DOCUMENT PASSAGE:
But pardon my boldness, Honored Count; I am neither a diplomatist nor political counselor; I am only a maker of garments for the poor.
I have objected to the purchasing of materials for my work from magazines, believing that, if the attention of some large manufacturers of stuffs were called to the subject, materials could be supplied in a much better manner.
Other noble societies, I rejoice to say, have sprung up later, all of which I believe will confine their praiseworthy efforts to the city of Strassburg, and in every respect but that of affording employment will, I trust, prove sufficient for the necessities. My little work has been the pioneer, that ploughed through the earliest and deepest drifts, and which, though often weary and disheartened, still seeks to push beyond the beaten track, over the fields, and along the hillsides, and gather the sufferers out of the storm.

TASKS:
(A) In the garment-making letter, what does the writer call themself instead of a diplomatist or political counselor?
(B) Please shorten the paragraph of the garment-making letter that begins "Other noble societies" while keeping its main facts.
(C) Translate this sentence from the garment-making letter into Spanish: "I have objected to the purchasing of materials for my work from magazines, believing that, if the attention of some large manufacturers of stuffs were called to the subject, materials could be supplied in a much better manner."
The records have no connection to the garment-making letter.

ROWS:
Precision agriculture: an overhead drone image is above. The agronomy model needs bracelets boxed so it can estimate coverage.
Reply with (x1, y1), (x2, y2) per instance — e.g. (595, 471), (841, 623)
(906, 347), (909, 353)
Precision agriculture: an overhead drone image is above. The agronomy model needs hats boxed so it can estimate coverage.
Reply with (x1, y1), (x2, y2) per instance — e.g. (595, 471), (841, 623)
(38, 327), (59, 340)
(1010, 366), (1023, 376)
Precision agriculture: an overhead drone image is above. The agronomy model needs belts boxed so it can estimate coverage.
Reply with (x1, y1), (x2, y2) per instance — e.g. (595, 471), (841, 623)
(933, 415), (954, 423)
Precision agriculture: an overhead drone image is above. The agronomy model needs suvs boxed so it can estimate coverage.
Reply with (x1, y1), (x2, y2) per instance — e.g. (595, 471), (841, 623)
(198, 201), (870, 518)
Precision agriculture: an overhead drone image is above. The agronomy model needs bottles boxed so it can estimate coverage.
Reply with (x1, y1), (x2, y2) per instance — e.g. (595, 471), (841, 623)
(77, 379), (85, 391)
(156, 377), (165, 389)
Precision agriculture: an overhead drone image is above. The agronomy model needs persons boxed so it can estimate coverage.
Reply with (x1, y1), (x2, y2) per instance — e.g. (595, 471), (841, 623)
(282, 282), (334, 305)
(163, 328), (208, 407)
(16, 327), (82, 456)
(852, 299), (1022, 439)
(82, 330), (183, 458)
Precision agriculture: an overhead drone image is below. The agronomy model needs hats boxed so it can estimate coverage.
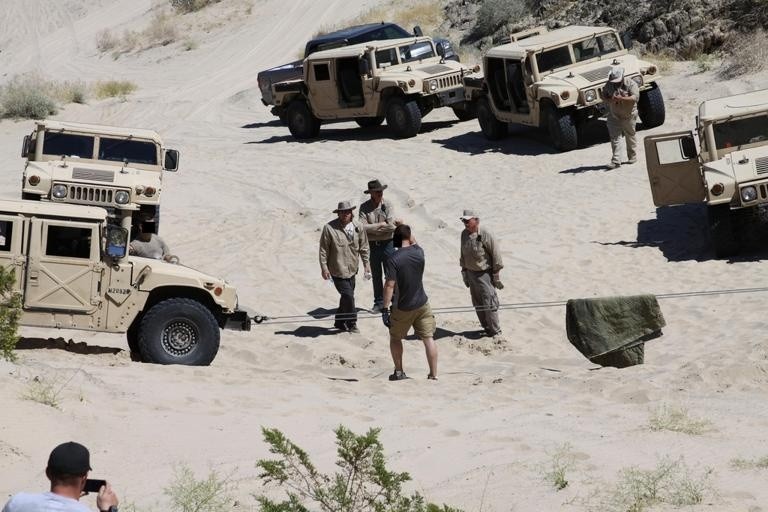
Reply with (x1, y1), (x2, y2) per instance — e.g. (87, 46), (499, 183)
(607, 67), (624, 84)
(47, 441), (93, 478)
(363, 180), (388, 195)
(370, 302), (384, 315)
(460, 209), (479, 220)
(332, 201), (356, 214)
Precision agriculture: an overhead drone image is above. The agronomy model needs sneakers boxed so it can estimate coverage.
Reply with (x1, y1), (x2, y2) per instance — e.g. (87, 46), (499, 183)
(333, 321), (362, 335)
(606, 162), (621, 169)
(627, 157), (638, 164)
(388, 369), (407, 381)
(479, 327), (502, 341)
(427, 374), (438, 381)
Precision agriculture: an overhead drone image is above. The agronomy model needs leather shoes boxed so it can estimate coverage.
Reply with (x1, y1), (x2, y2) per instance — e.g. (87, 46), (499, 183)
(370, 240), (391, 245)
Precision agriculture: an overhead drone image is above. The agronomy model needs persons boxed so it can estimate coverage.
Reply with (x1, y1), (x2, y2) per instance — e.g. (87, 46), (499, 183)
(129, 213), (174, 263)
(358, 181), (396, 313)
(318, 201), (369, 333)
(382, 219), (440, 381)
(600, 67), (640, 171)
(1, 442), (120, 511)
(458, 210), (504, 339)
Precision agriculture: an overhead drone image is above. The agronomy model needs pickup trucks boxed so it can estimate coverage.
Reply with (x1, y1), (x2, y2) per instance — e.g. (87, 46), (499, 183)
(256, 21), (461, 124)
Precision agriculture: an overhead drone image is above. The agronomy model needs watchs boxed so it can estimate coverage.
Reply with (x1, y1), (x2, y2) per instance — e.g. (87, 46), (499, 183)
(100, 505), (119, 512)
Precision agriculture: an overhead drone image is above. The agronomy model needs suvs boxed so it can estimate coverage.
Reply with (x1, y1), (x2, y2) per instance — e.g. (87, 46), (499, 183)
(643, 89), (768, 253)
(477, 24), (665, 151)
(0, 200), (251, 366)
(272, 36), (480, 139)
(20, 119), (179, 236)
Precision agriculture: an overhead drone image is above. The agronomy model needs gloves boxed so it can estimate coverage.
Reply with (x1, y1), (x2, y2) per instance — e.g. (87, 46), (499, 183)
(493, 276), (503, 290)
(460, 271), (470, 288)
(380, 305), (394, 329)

RESULTS BY TASK:
(A) A maker of garments for the poor.

(B) Other noble societies have formed since, and the writer believes they will keep their efforts within Strassburg and meet its needs in every way except by providing employment. The writer's own small work came first and cleared the hardest ground. Though often weary and discouraged, it still reaches past familiar paths into the fields and hillsides to rescue sufferers from the storm.

(C) Me he opuesto a comprar los materiales para mi trabajo en almacenes, pues creo que, si se llamara la atención de algunos grandes fabricantes de telas sobre el asunto, los materiales podrían suministrarse de una manera mucho mejor.